The Royal Australian Navy Submarine Service is the submarine element of the Royal Australian Navy. The service currently forms the Navy's Submarine Force Element Group (FEG) and consists of six Collins class submarines.

The Royal Australian Navy Submarine Service has been established four times, with the initial three attempts being foiled by combat losses and Australia's economic problems. The modern Submarine Service was established in 1964, and has formed an important element of the Australian military's capacity since that date. While the Submarine Service has not seen combat since World War I, Australian submarines have conducted extensive surveillance operations throughout South East Asia.

The current Director General Submarines is Commodore T.A. Brown, RAN.

History
The Royal Australian Navy's submarine service has been established four times since 1914.

1914 to 1945
After the formation of the navy upon Federation, a period of uncertainty had followed as the size of the force to be established was determined. Eventually, this was set at 13 vessels, including three submarines. Initially, it had been intended to purchase three small submarines, but this order was later changed, and instead Australia's first submarines were the larger British E class submarines AE1 and AE2. These submarines were built in Britain and arrived in Australia in 1914. Following the outbreak of World War I, both boats took part in the occupation of Rabaul in German New Guinea in September 1914. During this operation, AE1 disappeared on 14 September off Cape Gazelle, New Britain with the cause unknown. Its whereabouts was a mystery until it was located by searchers southeast of the Duke of York Islands on 20 December 2017.
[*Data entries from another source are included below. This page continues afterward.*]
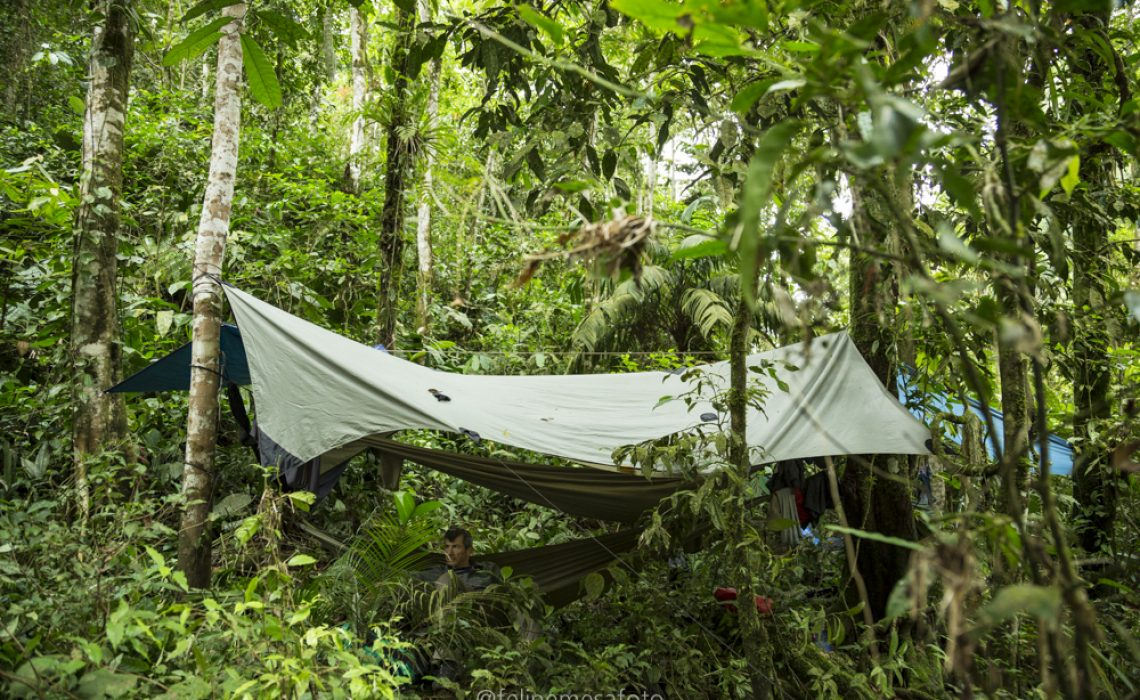 sheltered hammock in the jungle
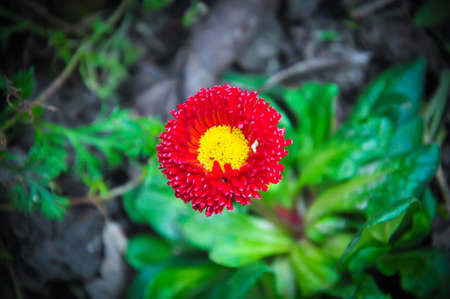 gules: red color flower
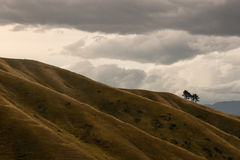 Sunset over Wither Hills. In New Zealand Royalty Free Stock Photos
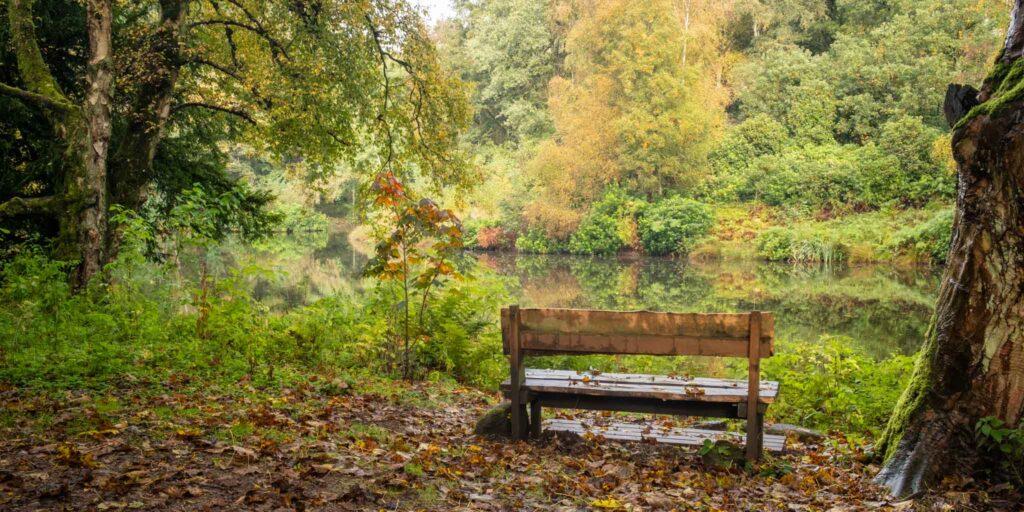 9 - Fishpond Wood, Bewerley, Nidderdale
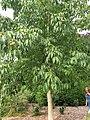 Sapindales - Aesculus flava - 1.jpg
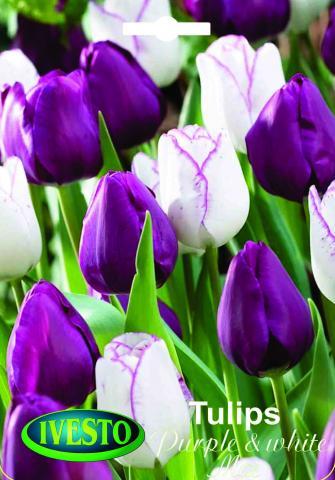 Лукувици Лале NORMAL Purple end white mix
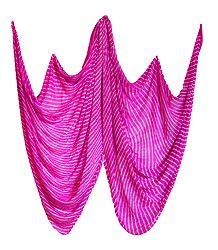 Tie and Dye Magenta Chiffon Chunni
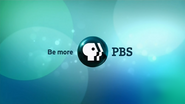 PBS system cue - Think Wednesday - 2014 - 2
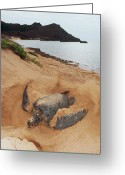 Common Green Turtle Greeting Cards - Green Sea Turtle Chelonia Mydas Female Greeting Card by Tui De Roy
AE2 remained in the South Pacific until December 1914, when she was ordered to the Mediterranean to support the British-led operations off the Gallipoli peninsula in Turkey. AE2 was the first Empire submarine to penetrate the Dardanelles, achieving this task on 25 April 1915 (the day of the first landings at Gallipoli). AE2 operated in the Sea of Marmora for five days and made four unsuccessful attacks on Turkish ships before being damaged by a Turkish gunboat and scuttled by her crew on 30 April. These attacks are the only occasions an Australian submarine has fired in anger.

The Australian submarine service was reformed in 1919, when the British government transferred six J Class submarines to Australia; HMA Submarines J1, J2, J3, J4, J5, and J7. These submarines arrived in Australia with their tender  in April 1919 and were based at Osborne House, Geelong from early 1920. The boats were in poor mechanical condition, however, and spent most of their service in refit. Due to Australia's worsening economic situation, all of the boats were decommissioned in 1922, and were scuttled later in the decade.

The Australian submarine service was established a third time in 1927, when the British O Class submarines  and  were commissioned. These submarines sailed from Portsmouth for Sydney on 8 February 1928, but did not arrive in Australia until 14 February 1929; numerous mechanical problems delayed their delivery voyage. Due to Australia's poor economic situation, the O Class boats proved to be unaffordable and were placed in reserve in 1930, before transferring back to the Royal Navy in 1931. As a result, the Royal Australian Navy did not operate any submarines during World War II, though the obsolete Dutch submarine K.IX was commissioned as HMAS K9 on 22 June 1943 and was used for anti-submarine warfare training purposes. Due to the boat's poor mechanical condition HMAS K9 saw little service with the RAN and spent most of her time in commission under repair, before being decommissioned on 31 March 1944 due to a lack of spare parts.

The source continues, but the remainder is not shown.